Quindi, d’ora in poi solo nomi neutri. C’è solo un’eccezione, concessa dalla federcalcio, per ignoti motivi, allo Shanghai Shenhua. L’intervento chiaramente è stato ispirato dal governo di Pechino e mira all’incremento dell’interesse del pubblico per lo sport. Ma le conseguenze per i club cinesi sono dietro l’angolo: la minor visibilità per i grandi gruppi industriali che si erano legati a un club potrebbe portare all’abbandono di multinazionali alla Chinese Super League. E’ solo l’ultimo atto del processo di normalizzazione imposto dal governo cinese al calcio, che aveva portato nel paese asiatico atleti più o meno famosi pagando ingaggi assolutamente fuori dalla portata anche in Europa.

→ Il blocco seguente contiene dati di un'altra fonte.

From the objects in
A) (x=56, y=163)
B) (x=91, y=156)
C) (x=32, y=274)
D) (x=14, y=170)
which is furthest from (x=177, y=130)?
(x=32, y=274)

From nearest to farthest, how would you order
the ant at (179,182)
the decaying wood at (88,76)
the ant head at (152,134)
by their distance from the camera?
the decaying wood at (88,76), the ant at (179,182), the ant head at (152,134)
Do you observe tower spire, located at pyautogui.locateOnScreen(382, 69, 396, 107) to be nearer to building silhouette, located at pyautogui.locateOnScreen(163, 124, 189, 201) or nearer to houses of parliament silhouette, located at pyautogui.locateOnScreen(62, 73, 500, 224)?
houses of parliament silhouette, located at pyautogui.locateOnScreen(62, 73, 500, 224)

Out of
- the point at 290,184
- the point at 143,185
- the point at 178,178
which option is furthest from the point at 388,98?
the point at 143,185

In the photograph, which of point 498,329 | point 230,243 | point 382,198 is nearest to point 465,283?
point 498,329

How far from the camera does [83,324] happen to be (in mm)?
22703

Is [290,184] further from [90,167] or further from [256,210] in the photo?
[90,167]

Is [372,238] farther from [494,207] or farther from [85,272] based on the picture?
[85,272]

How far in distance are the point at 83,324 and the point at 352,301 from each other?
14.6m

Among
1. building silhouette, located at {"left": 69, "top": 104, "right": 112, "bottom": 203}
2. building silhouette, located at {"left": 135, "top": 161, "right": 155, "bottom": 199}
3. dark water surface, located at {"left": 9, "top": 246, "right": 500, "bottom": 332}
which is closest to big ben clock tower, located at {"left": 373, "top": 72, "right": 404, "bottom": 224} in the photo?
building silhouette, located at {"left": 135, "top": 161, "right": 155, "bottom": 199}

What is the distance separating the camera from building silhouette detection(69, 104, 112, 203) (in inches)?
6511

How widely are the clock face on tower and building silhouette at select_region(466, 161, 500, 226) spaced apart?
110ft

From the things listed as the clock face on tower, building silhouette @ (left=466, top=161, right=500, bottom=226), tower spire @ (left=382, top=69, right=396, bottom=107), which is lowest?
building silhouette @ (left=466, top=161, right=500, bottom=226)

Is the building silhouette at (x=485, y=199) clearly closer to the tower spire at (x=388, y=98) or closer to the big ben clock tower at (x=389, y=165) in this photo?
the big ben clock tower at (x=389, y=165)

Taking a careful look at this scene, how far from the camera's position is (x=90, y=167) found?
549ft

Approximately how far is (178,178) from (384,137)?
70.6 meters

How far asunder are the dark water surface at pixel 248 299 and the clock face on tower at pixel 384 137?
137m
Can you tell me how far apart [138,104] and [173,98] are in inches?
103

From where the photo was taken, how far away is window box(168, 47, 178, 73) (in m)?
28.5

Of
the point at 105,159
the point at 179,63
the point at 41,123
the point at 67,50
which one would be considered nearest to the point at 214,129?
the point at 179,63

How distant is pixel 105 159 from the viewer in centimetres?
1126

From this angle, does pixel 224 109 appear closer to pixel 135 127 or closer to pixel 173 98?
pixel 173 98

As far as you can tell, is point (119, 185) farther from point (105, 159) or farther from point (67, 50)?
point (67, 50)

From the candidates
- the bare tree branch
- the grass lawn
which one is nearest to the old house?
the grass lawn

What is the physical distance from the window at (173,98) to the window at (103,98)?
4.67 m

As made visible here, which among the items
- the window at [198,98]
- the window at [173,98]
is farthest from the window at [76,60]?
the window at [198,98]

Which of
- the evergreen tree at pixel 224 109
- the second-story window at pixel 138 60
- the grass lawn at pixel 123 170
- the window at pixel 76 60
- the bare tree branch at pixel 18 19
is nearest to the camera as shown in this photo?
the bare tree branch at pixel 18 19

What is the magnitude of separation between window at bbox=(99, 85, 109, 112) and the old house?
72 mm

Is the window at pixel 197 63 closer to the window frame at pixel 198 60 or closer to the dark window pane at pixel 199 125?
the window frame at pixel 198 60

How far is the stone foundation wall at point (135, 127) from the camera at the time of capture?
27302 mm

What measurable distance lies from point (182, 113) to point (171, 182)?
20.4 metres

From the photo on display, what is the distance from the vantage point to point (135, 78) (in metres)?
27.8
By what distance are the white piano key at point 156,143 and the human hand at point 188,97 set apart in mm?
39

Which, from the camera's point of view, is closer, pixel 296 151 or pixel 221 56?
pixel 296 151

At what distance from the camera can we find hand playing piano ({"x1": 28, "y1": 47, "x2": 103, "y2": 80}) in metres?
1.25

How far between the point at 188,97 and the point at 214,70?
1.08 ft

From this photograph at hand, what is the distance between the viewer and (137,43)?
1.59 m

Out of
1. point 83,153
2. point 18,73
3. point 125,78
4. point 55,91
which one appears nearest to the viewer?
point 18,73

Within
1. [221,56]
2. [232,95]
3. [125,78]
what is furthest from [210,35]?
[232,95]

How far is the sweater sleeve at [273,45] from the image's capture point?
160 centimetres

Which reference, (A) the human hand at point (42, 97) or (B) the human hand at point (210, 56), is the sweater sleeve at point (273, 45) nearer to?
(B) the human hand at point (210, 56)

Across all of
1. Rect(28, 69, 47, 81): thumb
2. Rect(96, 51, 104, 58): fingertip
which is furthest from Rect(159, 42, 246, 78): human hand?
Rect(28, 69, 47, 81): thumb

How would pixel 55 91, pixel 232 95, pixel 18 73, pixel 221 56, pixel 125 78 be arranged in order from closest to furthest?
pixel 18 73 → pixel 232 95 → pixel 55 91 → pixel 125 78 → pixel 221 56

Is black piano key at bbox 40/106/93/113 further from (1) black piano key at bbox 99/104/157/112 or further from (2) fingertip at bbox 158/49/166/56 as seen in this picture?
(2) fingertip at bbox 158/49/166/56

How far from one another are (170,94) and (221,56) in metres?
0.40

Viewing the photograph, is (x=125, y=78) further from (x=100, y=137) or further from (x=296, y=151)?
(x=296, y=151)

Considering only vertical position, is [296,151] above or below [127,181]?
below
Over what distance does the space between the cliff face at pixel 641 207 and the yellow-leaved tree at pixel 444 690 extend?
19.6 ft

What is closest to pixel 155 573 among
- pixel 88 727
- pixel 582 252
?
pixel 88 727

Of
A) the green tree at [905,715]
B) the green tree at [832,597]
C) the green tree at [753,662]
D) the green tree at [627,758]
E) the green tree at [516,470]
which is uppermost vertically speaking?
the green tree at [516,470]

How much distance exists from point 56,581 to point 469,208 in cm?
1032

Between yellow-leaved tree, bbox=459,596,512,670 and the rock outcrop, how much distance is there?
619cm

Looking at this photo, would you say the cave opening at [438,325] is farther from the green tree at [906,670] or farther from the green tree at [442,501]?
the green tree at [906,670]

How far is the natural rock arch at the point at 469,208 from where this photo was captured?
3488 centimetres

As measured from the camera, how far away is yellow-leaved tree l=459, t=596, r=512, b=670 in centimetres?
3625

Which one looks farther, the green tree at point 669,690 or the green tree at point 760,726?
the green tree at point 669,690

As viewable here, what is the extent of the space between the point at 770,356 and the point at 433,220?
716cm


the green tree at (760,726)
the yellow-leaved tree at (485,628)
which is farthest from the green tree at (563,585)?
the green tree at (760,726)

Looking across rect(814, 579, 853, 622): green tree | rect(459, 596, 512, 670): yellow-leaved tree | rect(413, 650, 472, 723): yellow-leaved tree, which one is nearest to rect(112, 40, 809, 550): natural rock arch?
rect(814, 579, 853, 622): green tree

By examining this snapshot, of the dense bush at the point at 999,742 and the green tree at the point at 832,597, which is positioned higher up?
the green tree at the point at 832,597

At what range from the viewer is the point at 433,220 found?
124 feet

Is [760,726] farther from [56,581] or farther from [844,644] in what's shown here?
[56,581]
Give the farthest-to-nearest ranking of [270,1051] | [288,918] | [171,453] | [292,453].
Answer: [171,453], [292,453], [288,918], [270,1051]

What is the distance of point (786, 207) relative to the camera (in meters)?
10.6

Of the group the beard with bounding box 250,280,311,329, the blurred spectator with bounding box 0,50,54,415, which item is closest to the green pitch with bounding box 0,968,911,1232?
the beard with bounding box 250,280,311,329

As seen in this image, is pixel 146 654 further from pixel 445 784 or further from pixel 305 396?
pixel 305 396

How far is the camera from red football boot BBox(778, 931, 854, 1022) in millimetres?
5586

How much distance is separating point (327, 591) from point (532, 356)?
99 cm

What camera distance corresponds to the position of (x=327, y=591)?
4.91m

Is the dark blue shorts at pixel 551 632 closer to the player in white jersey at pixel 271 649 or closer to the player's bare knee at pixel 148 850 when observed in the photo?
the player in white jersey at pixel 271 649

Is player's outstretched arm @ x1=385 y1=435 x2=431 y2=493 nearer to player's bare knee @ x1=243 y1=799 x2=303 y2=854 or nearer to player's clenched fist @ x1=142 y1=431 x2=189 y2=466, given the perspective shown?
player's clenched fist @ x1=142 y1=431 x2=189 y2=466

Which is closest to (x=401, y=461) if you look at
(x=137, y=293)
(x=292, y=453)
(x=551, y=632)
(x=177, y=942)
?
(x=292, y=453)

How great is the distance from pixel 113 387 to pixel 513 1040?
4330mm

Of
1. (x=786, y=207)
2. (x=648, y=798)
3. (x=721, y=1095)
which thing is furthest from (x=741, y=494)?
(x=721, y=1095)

Insomma, il sogno è finito, dalla prossima estate il clima da austerity in Cina porterà, sul modello delle leghe major americane, come stabilito già nel 2019, il salary cap nella massima serie cinese, con il tetto agli stipendi. Sino a tre milioni di euro, certo non bruscolini, ma per esempio la cifra è solo l’ottava parte del compenso annuo del brasiliano Oscar, ex Chelsea ora allo Shanghai Shenhua, che è il calciatore più pagato del torneo. Secondo le indicazioni arrivate dal governo che con questo provvedimento mira a stimolare la produzione di talenti nazionali (Cina è 75esima nel ranking mondiale), i club potranno pagare al massimo 75 milioni di euro in stipendi, con un tetto di dieci stranieri nella rosa. Solo due stranieri potranno incassare fino a tre milioni di euro, poi la paga base per i calciatori cinesi sarà di circa 630 mila euro annui.

Ovviamente il taglio drastico ai compensi porterà alla fuga dalla Cina di un corposo gruppo di atleti, magari di ritorno nel calcio europeo, che pure non vive l’età dell’oro per gli effetti della pandemia. L’esodo è partito già da un paio di stagioni, tra qualche settimana potrebbero fare le valigie l’ex del Napoli Marek Hamsik (che gioca nel Dalian, allenato da Rafa Benitez) a Graziano Pellè, ex centravanti della nazionale italiana (13 milioni annui allo Shandong Luneng), Eder, ex Inter, ed El Shaarawy, ex Roma.